Copy out every entry, keeping each character the same.

[Records from a data source]
──────

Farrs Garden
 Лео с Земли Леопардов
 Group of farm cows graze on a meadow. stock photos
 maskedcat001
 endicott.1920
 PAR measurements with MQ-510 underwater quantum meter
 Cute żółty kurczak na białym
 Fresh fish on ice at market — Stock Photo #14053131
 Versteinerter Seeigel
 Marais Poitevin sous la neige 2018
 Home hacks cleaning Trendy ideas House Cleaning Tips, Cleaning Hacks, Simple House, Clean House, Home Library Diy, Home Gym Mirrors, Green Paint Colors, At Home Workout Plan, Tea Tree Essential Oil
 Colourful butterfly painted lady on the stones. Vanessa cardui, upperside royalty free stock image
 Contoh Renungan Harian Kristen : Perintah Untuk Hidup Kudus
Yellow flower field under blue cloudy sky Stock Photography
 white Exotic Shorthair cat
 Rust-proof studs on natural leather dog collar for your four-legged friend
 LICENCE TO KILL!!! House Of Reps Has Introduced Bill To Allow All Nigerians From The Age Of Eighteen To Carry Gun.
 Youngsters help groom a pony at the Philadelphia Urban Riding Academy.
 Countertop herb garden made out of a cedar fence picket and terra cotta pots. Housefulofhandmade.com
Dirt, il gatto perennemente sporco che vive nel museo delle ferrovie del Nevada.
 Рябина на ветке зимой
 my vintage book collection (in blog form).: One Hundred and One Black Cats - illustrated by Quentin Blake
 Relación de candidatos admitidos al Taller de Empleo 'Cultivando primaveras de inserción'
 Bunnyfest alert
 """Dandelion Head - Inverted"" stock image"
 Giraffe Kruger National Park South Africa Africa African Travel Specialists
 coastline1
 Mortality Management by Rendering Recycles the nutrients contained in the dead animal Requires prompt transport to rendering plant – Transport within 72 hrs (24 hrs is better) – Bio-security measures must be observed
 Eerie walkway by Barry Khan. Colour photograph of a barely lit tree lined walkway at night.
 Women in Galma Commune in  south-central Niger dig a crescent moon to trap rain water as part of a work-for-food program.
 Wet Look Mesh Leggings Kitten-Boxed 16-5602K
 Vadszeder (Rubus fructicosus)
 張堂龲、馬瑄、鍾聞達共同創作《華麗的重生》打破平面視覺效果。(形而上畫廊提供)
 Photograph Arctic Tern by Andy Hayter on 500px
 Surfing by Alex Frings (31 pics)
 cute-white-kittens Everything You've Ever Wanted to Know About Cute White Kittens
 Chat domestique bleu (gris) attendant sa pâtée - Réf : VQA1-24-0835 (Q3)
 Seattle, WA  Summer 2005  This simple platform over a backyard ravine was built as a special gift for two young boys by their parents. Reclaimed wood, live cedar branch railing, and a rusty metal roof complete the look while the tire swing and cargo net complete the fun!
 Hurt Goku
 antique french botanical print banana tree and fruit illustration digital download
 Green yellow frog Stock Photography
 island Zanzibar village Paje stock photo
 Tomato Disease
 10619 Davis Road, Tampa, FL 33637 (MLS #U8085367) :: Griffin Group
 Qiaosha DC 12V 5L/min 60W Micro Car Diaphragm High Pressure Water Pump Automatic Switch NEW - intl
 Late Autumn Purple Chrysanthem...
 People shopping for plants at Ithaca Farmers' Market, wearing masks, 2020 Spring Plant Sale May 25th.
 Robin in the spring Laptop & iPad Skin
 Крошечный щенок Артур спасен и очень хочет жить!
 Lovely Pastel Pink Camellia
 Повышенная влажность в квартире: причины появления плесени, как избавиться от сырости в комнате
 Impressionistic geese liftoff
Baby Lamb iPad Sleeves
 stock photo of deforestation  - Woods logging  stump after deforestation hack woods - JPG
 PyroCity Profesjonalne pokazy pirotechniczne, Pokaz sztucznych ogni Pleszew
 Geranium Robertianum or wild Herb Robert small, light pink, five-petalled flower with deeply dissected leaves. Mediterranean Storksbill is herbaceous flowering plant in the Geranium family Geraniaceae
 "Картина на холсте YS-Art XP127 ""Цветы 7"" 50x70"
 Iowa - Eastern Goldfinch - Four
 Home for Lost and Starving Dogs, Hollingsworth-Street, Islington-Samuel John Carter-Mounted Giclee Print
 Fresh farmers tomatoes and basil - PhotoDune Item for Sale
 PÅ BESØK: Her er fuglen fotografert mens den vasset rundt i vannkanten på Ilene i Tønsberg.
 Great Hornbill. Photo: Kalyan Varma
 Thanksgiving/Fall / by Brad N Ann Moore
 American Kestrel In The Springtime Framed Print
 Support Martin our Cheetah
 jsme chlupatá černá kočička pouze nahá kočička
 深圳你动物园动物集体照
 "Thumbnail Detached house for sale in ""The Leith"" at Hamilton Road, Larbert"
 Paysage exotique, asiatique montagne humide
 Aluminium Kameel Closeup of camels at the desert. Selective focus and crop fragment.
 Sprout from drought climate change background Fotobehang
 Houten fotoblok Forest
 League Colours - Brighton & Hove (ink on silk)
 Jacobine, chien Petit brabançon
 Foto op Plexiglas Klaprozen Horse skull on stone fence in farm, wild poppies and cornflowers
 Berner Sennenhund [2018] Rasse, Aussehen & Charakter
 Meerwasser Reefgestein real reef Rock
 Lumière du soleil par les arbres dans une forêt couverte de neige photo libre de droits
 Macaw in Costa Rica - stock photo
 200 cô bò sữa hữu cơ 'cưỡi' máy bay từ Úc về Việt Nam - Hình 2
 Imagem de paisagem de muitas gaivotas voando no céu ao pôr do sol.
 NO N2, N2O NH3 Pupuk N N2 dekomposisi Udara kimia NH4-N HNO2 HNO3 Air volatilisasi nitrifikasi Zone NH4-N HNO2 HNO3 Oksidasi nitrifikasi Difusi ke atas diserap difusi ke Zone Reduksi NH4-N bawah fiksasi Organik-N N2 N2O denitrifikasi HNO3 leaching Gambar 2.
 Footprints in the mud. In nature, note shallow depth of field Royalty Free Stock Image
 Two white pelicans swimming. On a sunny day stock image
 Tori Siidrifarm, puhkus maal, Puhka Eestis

──────

* EXPECTED OUTPUT *
Farrs Garden
 Лео с Земли Леопардов
 Group of farm cows graze on a meadow. stock photos
 maskedcat001
 endicott.1920
 PAR measurements with MQ-510 underwater quantum meter
 Cute żółty kurczak na białym
 Fresh fish on ice at market — Stock Photo #14053131
 Versteinerter Seeigel
 Marais Poitevin sous la neige 2018
 Home hacks cleaning Trendy ideas House Cleaning Tips, Cleaning Hacks, Simple House, Clean House, Home Library Diy, Home Gym Mirrors, Green Paint Colors, At Home Workout Plan, Tea Tree Essential Oil
 Colourful butterfly painted lady on the stones. Vanessa cardui, upperside royalty free stock image
 Contoh Renungan Harian Kristen : Perintah Untuk Hidup Kudus
Yellow flower field under blue cloudy sky Stock Photography
 white Exotic Shorthair cat
 Rust-proof studs on natural leather dog collar for your four-legged friend
 LICENCE TO KILL!!! House Of Reps Has Introduced Bill To Allow All Nigerians From The Age Of Eighteen To Carry Gun.
 Youngsters help groom a pony at the Philadelphia Urban Riding Academy.
 Countertop herb garden made out of a cedar fence picket and terra cotta pots. Housefulofhandmade.com
Dirt, il gatto perennemente sporco che vive nel museo delle ferrovie del Nevada.
 Рябина на ветке зимой
 my vintage book collection (in blog form).: One Hundred and One Black Cats - illustrated by Quentin Blake
 Relación de candidatos admitidos al Taller de Empleo 'Cultivando primaveras de inserción'
 Bunnyfest alert
 """Dandelion Head - Inverted"" stock image"
 Giraffe Kruger National Park South Africa Africa African Travel Specialists
 coastline1
 Mortality Management by Rendering Recycles the nutrients contained in the dead animal Requires prompt transport to rendering plant – Transport within 72 hrs (24 hrs is better) – Bio-security measures must be observed
 Eerie walkway by Barry Khan. Colour photograph of a barely lit tree lined walkway at night.
 Women in Galma Commune in  south-central Niger dig a crescent moon to trap rain water as part of a work-for-food program.
 Wet Look Mesh Leggings Kitten-Boxed 16-5602K
 Vadszeder (Rubus fructicosus)
 張堂龲、馬瑄、鍾聞達共同創作《華麗的重生》打破平面視覺效果。(形而上畫廊提供)
 Photograph Arctic Tern by Andy Hayter on 500px
 Surfing by Alex Frings (31 pics)
 cute-white-kittens Everything You've Ever Wanted to Know About Cute White Kittens
 Chat domestique bleu (gris) attendant sa pâtée - Réf : VQA1-24-0835 (Q3)
 Seattle, WA  Summer 2005  This simple platform over a backyard ravine was built as a special gift for two young boys by their parents. Reclaimed wood, live cedar branch railing, and a rusty metal roof complete the look while the tire swing and cargo net complete the fun!
 Hurt Goku
 antique french botanical print banana tree and fruit illustration digital download
 Green yellow frog Stock Photography
 island Zanzibar village Paje stock photo
 Tomato Disease
 10619 Davis Road, Tampa, FL 33637 (MLS #U8085367) :: Griffin Group
 Qiaosha DC 12V 5L/min 60W Micro Car Diaphragm High Pressure Water Pump Automatic Switch NEW - intl
 Late Autumn Purple Chrysanthem...
 People shopping for plants at Ithaca Farmers' Market, wearing masks, 2020 Spring Plant Sale May 25th.
 Robin in the spring Laptop & iPad Skin
 Крошечный щенок Артур спасен и очень хочет жить!
 Lovely Pastel Pink Camellia
 Повышенная влажность в квартире: причины появления плесени, как избавиться от сырости в комнате
 Impressionistic geese liftoff
Baby Lamb iPad Sleeves
 stock photo of deforestation  - Woods logging  stump after deforestation hack woods - JPG
 PyroCity Profesjonalne pokazy pirotechniczne, Pokaz sztucznych ogni Pleszew
 Geranium Robertianum or wild Herb Robert small, light pink, five-petalled flower with deeply dissected leaves. Mediterranean Storksbill is herbaceous flowering plant in the Geranium family Geraniaceae
 "Картина на холсте YS-Art XP127 ""Цветы 7"" 50x70"
 Iowa - Eastern Goldfinch - Four
 Home for Lost and Starving Dogs, Hollingsworth-Street, Islington-Samuel John Carter-Mounted Giclee Print
 Fresh farmers tomatoes and basil - PhotoDune Item for Sale
 PÅ BESØK: Her er fuglen fotografert mens den vasset rundt i vannkanten på Ilene i Tønsberg.
 Great Hornbill. Photo: Kalyan Varma
 Thanksgiving/Fall / by Brad N Ann Moore
 American Kestrel In The Springtime Framed Print
 Support Martin our Cheetah
 jsme chlupatá černá kočička pouze nahá kočička
 深圳你动物园动物集体照
 "Thumbnail Detached house for sale in ""The Leith"" at Hamilton Road, Larbert"
 Paysage exotique, asiatique montagne humide
 Aluminium Kameel Closeup of camels at the desert. Selective focus and crop fragment.
 Sprout from drought climate change background Fotobehang
 Houten fotoblok Forest
 League Colours - Brighton & Hove (ink on silk)
 Jacobine, chien Petit brabançon
 Foto op Plexiglas Klaprozen Horse skull on stone fence in farm, wild poppies and cornflowers
 Berner Sennenhund [2018] Rasse, Aussehen & Charakter
 Meerwasser Reefgestein real reef Rock
 Lumière du soleil par les arbres dans une forêt couverte de neige photo libre de droits
 Macaw in Costa Rica - stock photo
 200 cô bò sữa hữu cơ 'cưỡi' máy bay từ Úc về Việt Nam - Hình 2
 Imagem de paisagem de muitas gaivotas voando no céu ao pôr do sol.
 NO N2, N2O NH3 Pupuk N N2 dekomposisi Udara kimia NH4-N HNO2 HNO3 Air volatilisasi nitrifikasi Zone NH4-N HNO2 HNO3 Oksidasi nitrifikasi Difusi ke atas diserap difusi ke Zone Reduksi NH4-N bawah fiksasi Organik-N N2 N2O denitrifikasi HNO3 leaching Gambar 2.
 Footprints in the mud. In nature, note shallow depth of field Royalty Free Stock Image
 Two white pelicans swimming. On a sunny day stock image
 Tori Siidrifarm, puhkus maal, Puhka Eestis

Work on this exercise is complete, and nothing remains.